I mention this because I’m struck by S.B.’s frenzied focus on creating new, better, and bigger theater seats. Every time I turn around, someone is opening a new theater. Or fixing up an old one. And all with cushier, more comfortable seats. All this is no doubt very cool. But where, I wonder, are all the new and improved asses to fill them? And what kind of shows will draw them? This past weekend, the newly renovated New Vic put on its first play, and by all accounts, it was bomb-ass. Likewise, the new and improved ​— ​if slightly smaller ​— ​Lobero just concluded its state-of-the-art renovation. No longer will women patrons have to wait three hours to use the bathrooms there; there will be two bars serving both soft and hard liquor, which I am told patrons will be allowed to take to their seats. Hey, the Lobero could get a little rowdy. According to my soggy-napkin calculations, downtown S.B. has nearly 10,000 theater seats. That includes the Arlington’s but none of the other movie theaters’. And in the past few years, we’ve spent nearly $100 million on theater renovation and expansion. That does not include the gobs of dough shelled out transforming the S.B. Bowl into a modern-day Stonehenge.

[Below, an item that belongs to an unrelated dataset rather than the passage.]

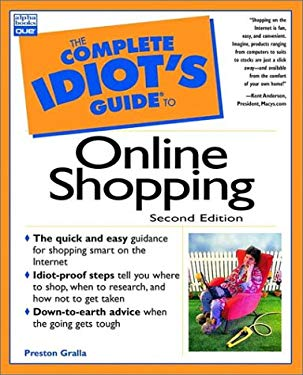 Complete Idiot's Guide to Online Shopping 9780789721303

And we ain’t hardly done. The school district, it turns out, has $3.5 million in bond money set aside to transform the amazing theater at La Cumbre Junior High School ​— ​1,100 seats ​— ​into an even more amazing performance space. And already the La Cumbre Foundation is out beating the bushes to raise about $250,000 in private donations to give the campus an inviting facelift so that passersby will want to stop and see the show. This is part and parcel of a semi-coherent master plan now congealing among disparate parties all conspiring to give Santa Barbara’s long-neglected Westside a cultural center of gravity around which commerce and neighborhood pride can thrive. And how could anyone possibly argue with that? As a Westside resident, it would be very cool. But I would also suggest that Bohnett Park ​— ​the only park serving the whole Westside ​— ​desperately needs some well-intentioned philanthropists to cover the cost of installing high-end AstroTurf. The park’s less-than-regulation soccer field gets such intense action that no amount of resodding can possibly do the trick.

With all the focus on the infrastructure, sometimes programming gets lost in the shuffle. Ashland has its Shakespeare Festival, Santa Fe has its opera, and Newport has jazz. Aside from the three-ring circus of our film festival, Santa Barbara has yet to develop a signature event. With our vast constellation of new ’n’ improved venues, it’s high time we put our minds to that task. When we do, we can flip Mr. P-Funk’s cozmic equation on its head and write ​— ​preferably under the city seal ​— ​“Free your mind, and your ass will follow.”


Please note this login is to submit events or press releases. Use this page here to login for your Independent subscription

Not a member? Sign up here.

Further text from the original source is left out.